Stored data entries

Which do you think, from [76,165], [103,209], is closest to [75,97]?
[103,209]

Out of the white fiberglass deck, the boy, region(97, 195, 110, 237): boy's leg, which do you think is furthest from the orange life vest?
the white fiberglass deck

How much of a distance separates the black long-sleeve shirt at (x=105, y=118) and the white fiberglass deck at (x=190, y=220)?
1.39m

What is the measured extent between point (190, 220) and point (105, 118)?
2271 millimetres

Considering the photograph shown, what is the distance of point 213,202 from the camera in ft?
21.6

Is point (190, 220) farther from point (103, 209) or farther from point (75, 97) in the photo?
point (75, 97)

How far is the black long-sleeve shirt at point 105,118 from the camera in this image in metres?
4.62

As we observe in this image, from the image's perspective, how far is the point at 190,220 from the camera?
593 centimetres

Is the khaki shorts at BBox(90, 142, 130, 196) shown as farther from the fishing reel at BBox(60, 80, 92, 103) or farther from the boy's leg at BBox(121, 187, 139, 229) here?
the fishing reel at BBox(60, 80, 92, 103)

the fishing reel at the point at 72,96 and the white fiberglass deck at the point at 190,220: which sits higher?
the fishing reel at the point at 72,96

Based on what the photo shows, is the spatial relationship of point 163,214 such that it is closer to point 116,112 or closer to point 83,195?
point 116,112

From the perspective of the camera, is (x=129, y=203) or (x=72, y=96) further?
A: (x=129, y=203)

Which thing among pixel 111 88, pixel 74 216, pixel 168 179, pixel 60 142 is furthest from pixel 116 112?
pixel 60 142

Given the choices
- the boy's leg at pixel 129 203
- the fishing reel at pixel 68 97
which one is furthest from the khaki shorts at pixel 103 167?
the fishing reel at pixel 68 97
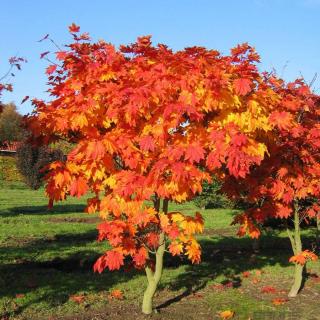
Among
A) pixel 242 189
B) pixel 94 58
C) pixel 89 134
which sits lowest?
pixel 242 189

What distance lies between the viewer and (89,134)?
5285 mm

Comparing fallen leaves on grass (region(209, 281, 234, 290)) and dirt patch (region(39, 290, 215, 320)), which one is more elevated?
fallen leaves on grass (region(209, 281, 234, 290))

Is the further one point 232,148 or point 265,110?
point 265,110

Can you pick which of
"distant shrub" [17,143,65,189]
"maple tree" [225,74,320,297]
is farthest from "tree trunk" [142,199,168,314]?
"distant shrub" [17,143,65,189]

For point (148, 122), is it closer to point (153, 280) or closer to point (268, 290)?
point (153, 280)

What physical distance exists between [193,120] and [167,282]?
3.84 meters

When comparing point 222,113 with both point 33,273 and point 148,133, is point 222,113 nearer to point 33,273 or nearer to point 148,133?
point 148,133

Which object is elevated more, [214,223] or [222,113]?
[222,113]

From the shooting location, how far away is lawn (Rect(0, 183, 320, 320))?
643 centimetres

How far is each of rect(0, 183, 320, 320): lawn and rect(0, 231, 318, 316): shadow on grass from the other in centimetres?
1

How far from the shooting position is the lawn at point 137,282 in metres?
6.43

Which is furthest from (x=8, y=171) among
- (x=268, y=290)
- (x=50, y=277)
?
(x=268, y=290)

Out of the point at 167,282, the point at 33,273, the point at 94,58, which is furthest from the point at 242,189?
the point at 33,273

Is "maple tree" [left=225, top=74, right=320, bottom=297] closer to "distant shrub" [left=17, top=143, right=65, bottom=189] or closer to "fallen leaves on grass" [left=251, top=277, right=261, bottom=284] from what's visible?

INSTRUCTION: Convert all of the entries above into a JSON list of strings, with one string for each line. Omit blank lines and leave the picture out.

OUTPUT BELOW:
[
  "Which do you think, from [76,165], [103,209], is closest to [75,97]?",
  "[103,209]",
  "Out of the white fiberglass deck, the boy, region(97, 195, 110, 237): boy's leg, which do you think is furthest from the orange life vest?",
  "the white fiberglass deck",
  "How much of a distance separates the black long-sleeve shirt at (x=105, y=118) and the white fiberglass deck at (x=190, y=220)?",
  "1.39m",
  "What is the measured extent between point (190, 220) and point (105, 118)?",
  "2271 millimetres",
  "Considering the photograph shown, what is the distance of point 213,202 from the camera in ft?",
  "21.6",
  "Is point (190, 220) farther from point (103, 209) or farther from point (75, 97) in the photo?",
  "point (75, 97)",
  "How far is the black long-sleeve shirt at point 105,118 from the camera in this image in metres?",
  "4.62",
  "As we observe in this image, from the image's perspective, how far is the point at 190,220 from the camera?",
  "593 centimetres",
  "Is the khaki shorts at BBox(90, 142, 130, 196) shown as farther from the fishing reel at BBox(60, 80, 92, 103) or farther from the boy's leg at BBox(121, 187, 139, 229) here?",
  "the fishing reel at BBox(60, 80, 92, 103)",
  "the fishing reel at the point at 72,96 and the white fiberglass deck at the point at 190,220: which sits higher?",
  "the fishing reel at the point at 72,96",
  "Based on what the photo shows, is the spatial relationship of point 163,214 such that it is closer to point 116,112 or closer to point 83,195?",
  "point 116,112",
  "From the perspective of the camera, is (x=129, y=203) or (x=72, y=96) further?",
  "A: (x=129, y=203)",
  "Which thing among pixel 111 88, pixel 74 216, pixel 168 179, pixel 60 142 is furthest from pixel 116 112?",
  "pixel 60 142",
  "Given the choices",
  "- the boy's leg at pixel 129 203",
  "- the fishing reel at pixel 68 97",
  "which one is furthest from the khaki shorts at pixel 103 167?",
  "the fishing reel at pixel 68 97",
  "Among",
  "A) pixel 242 189",
  "B) pixel 94 58",
  "C) pixel 89 134",
  "which sits lowest?",
  "pixel 242 189",
  "What distance lies between the viewer and (89,134)?",
  "5285 mm",
  "Comparing fallen leaves on grass (region(209, 281, 234, 290)) and dirt patch (region(39, 290, 215, 320)), which one is more elevated?",
  "fallen leaves on grass (region(209, 281, 234, 290))",
  "Is the further one point 232,148 or point 265,110?",
  "point 265,110",
  "Can you pick which of",
  "\"distant shrub\" [17,143,65,189]",
  "\"maple tree\" [225,74,320,297]",
  "is farthest from \"tree trunk\" [142,199,168,314]?",
  "\"distant shrub\" [17,143,65,189]",
  "For point (148, 122), is it closer to point (153, 280) or closer to point (268, 290)?",
  "point (153, 280)",
  "What physical distance exists between [193,120] and [167,282]?",
  "3.84 meters",
  "When comparing point 222,113 with both point 33,273 and point 148,133, is point 222,113 nearer to point 33,273 or nearer to point 148,133?",
  "point 148,133",
  "Which object is elevated more, [214,223] or [222,113]?",
  "[222,113]",
  "From the shooting location, how far away is lawn (Rect(0, 183, 320, 320))?",
  "643 centimetres",
  "How far is each of rect(0, 183, 320, 320): lawn and rect(0, 231, 318, 316): shadow on grass from the other in centimetres?",
  "1",
  "How far from the shooting position is the lawn at point 137,282 in metres?",
  "6.43",
  "Which is furthest from (x=8, y=171) among",
  "- (x=268, y=290)",
  "- (x=50, y=277)",
  "?",
  "(x=268, y=290)",
  "Out of the point at 167,282, the point at 33,273, the point at 94,58, which is furthest from the point at 242,189?",
  "the point at 33,273",
  "Is \"maple tree\" [left=225, top=74, right=320, bottom=297] closer to \"distant shrub\" [left=17, top=143, right=65, bottom=189] or closer to \"fallen leaves on grass\" [left=251, top=277, right=261, bottom=284] from what's visible?"
]